Things to think about buying used:

You will soon find out looking at used vans is no easy task, vans are work horses and do not get looked after. Trying to find one with a full service history, low mileage and without ant dents is going to take a lot of your time, that's if you can find one! A private sale, one owner is not easy to find and they normally trade their van in as a deposit against buying a new one. Their are traders who specialise in selling used lease vans or ex police vans, with low mileage. You will also so find that 99% of vans will be plus VAT! 20% is a lot of extra money to layout, unless you are VAT registered and many small businesses are not!

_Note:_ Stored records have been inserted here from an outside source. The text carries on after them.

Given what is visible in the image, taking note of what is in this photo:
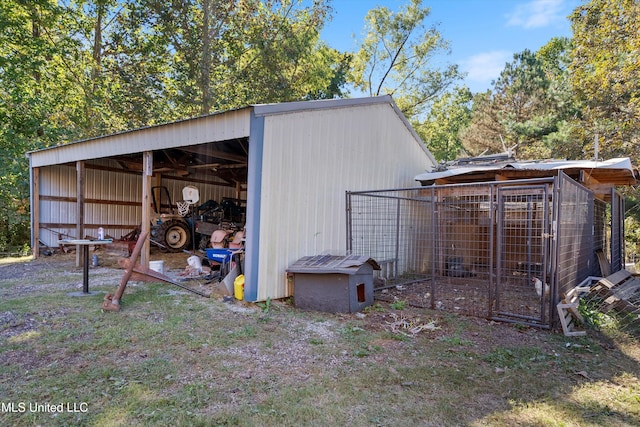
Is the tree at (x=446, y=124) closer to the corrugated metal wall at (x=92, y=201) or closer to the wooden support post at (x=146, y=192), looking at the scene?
the corrugated metal wall at (x=92, y=201)

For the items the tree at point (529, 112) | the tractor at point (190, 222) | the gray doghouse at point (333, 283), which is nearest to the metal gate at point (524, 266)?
the gray doghouse at point (333, 283)

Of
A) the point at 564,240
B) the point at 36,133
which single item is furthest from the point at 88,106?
the point at 564,240

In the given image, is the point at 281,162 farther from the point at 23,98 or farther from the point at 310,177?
the point at 23,98

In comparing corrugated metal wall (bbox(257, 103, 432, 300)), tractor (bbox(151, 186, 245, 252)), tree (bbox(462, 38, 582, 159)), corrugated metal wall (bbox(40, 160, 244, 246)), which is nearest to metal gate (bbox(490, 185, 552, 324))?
corrugated metal wall (bbox(257, 103, 432, 300))

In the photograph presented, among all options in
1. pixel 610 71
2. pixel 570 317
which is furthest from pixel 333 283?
pixel 610 71

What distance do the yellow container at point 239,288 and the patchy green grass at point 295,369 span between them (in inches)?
12.9

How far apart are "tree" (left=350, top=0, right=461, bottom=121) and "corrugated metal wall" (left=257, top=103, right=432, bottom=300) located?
15405mm

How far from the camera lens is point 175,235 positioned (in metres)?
9.99

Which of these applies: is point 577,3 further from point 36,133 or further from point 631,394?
point 36,133

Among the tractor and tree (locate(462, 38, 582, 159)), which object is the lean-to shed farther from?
tree (locate(462, 38, 582, 159))

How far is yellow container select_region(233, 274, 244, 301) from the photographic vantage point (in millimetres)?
4957

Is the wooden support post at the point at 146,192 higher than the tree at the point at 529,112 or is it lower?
lower

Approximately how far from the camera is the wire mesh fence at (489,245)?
4293mm

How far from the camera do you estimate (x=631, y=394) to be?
8.69ft
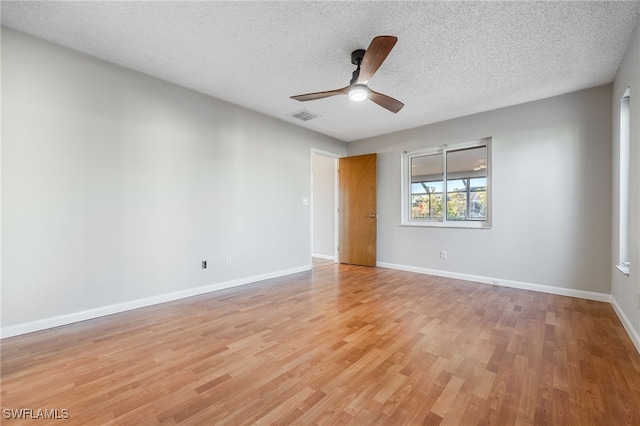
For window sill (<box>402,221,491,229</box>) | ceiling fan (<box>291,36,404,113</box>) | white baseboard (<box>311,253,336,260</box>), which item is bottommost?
white baseboard (<box>311,253,336,260</box>)

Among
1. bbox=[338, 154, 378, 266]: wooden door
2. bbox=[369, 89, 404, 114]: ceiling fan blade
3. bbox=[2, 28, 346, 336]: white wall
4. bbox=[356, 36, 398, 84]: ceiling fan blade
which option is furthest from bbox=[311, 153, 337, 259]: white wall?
bbox=[356, 36, 398, 84]: ceiling fan blade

You will need to be quick in finding a private van, as they go quick. Try searching on ebay, auto-trader and Gumtree, with ebay you can save your search enquiry. You also need to search within your area to view, or if you are willing to travel. Traders will also have a website or listing you can view all their vans or even call them to see what they have or is coming in.You may find that private sellers can be time wasting, by not answering your enquiries, not answering the phone or returning messages. And some sellers don't even have the V5 "logbook" "It been sent to Swansea, should be back soon" This is why many people choose to lease a van, or buy used from a trader and you will be looking at spending £7,500.00 + VAT for a used van with around 80k miles or more! As below make sure there is service history, MOT's and so on...........

Ex BT or British Gas Van's - Are worth a look, can be low millage, fully serviced and come with racking.

When I first started my mobile business, I started with a van smaller than this and within 6 months I had to sell and buy a BIGGER van. I was carrying a lot of stock and needed to have it stored as not to damage, to keep good stock control and to be-able to display items to sell.
The way you kit-out your van will also have an impact on your working environment, you will need to decide if you are going to work inside or outside, from the rear or the side of the vehicle. By having your tools and workshop parts at arms reach. For working inside the van, then consider buying a box van, as this will give you more room.
A question I do get asked a lot: "How many miles do you do a year?" A. 10k  For business running costs, this will be discussed in a meeting or chat.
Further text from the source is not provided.